Write out the listing exactly as it is given.

_THE INPUT_
========================================================================
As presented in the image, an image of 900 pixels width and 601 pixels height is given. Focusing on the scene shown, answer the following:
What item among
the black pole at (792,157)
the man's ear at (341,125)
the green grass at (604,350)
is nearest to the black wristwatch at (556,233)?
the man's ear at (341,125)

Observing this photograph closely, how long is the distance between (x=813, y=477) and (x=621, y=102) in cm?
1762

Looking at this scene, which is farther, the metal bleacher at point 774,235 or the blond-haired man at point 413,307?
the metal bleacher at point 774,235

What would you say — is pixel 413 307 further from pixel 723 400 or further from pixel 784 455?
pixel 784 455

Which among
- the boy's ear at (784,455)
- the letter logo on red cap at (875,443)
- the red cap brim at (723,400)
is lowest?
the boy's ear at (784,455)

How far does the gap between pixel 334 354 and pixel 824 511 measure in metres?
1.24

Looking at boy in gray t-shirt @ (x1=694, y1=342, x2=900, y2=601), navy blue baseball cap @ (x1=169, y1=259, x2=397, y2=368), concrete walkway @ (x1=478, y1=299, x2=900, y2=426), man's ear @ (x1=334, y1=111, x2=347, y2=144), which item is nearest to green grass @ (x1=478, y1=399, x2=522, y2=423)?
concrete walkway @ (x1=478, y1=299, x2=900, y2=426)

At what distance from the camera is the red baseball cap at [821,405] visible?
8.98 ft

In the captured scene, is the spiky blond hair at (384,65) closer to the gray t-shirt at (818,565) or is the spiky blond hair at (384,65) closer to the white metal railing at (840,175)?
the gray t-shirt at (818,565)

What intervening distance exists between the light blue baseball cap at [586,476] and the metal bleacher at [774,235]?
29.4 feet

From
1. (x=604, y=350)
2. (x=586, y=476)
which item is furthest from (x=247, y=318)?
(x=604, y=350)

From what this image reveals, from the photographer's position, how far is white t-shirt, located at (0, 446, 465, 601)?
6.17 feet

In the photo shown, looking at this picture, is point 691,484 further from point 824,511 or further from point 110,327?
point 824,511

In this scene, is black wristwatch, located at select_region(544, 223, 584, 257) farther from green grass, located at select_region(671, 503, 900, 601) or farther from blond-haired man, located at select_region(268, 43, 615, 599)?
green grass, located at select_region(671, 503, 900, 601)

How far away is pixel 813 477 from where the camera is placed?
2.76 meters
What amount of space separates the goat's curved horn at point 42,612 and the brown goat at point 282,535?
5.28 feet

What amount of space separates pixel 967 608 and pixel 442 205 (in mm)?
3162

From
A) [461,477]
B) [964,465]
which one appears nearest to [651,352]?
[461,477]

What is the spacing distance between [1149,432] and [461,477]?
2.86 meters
========================================================================
_SOLUTION_
As presented in the image, an image of 900 pixels width and 601 pixels height is given. Focusing on the scene shown, answer the following:
What item among
the black pole at (792,157)
the man's ear at (341,125)
the green grass at (604,350)
is nearest to the black wristwatch at (556,233)?
the man's ear at (341,125)

Observing this photograph closely, how long is the distance between (x=813, y=477) and (x=621, y=102) in cm?
1762

Looking at this scene, which is farther, the metal bleacher at point 774,235 or the blond-haired man at point 413,307?
the metal bleacher at point 774,235

What would you say — is pixel 413 307 further from pixel 723 400 or further from pixel 784 455?
pixel 784 455

Which among
- the boy's ear at (784,455)
- the letter logo on red cap at (875,443)
- the red cap brim at (723,400)
is lowest?
the boy's ear at (784,455)

How far does the gap between pixel 334 354 and pixel 824 511 measure in metres?
1.24

Looking at boy in gray t-shirt @ (x1=694, y1=342, x2=900, y2=601), navy blue baseball cap @ (x1=169, y1=259, x2=397, y2=368), concrete walkway @ (x1=478, y1=299, x2=900, y2=426), man's ear @ (x1=334, y1=111, x2=347, y2=144), which item is nearest to green grass @ (x1=478, y1=399, x2=522, y2=423)?
concrete walkway @ (x1=478, y1=299, x2=900, y2=426)

At what distance from the camera is the red baseball cap at [821,405] visible?
8.98 ft

In the captured scene, is the spiky blond hair at (384,65) closer to the gray t-shirt at (818,565) or is the spiky blond hair at (384,65) closer to the white metal railing at (840,175)?
the gray t-shirt at (818,565)

What intervening distance exists between the light blue baseball cap at [586,476] and the metal bleacher at [774,235]?
29.4 feet

From
1. (x=604, y=350)
2. (x=586, y=476)
which item is furthest from (x=247, y=318)?
(x=604, y=350)

From what this image reveals, from the photographer's position, how far is white t-shirt, located at (0, 446, 465, 601)?
6.17 feet

In the photo shown, looking at this picture, is point 691,484 further from point 824,511 or further from point 110,327?
point 824,511

In this scene, is black wristwatch, located at select_region(544, 223, 584, 257) farther from green grass, located at select_region(671, 503, 900, 601) or farther from blond-haired man, located at select_region(268, 43, 615, 599)?
green grass, located at select_region(671, 503, 900, 601)

How far away is pixel 813 477 from where the camera is placed?
2.76 meters
What amount of space separates the goat's curved horn at point 42,612 and the brown goat at point 282,535?
5.28 feet

What amount of space separates pixel 967 608 and pixel 442 205 (in mm)?
3162

From
A) [461,477]
B) [964,465]
which one appears nearest to [651,352]?
[461,477]

What is the spacing distance between [1149,432] and [461,477]?
2.86 meters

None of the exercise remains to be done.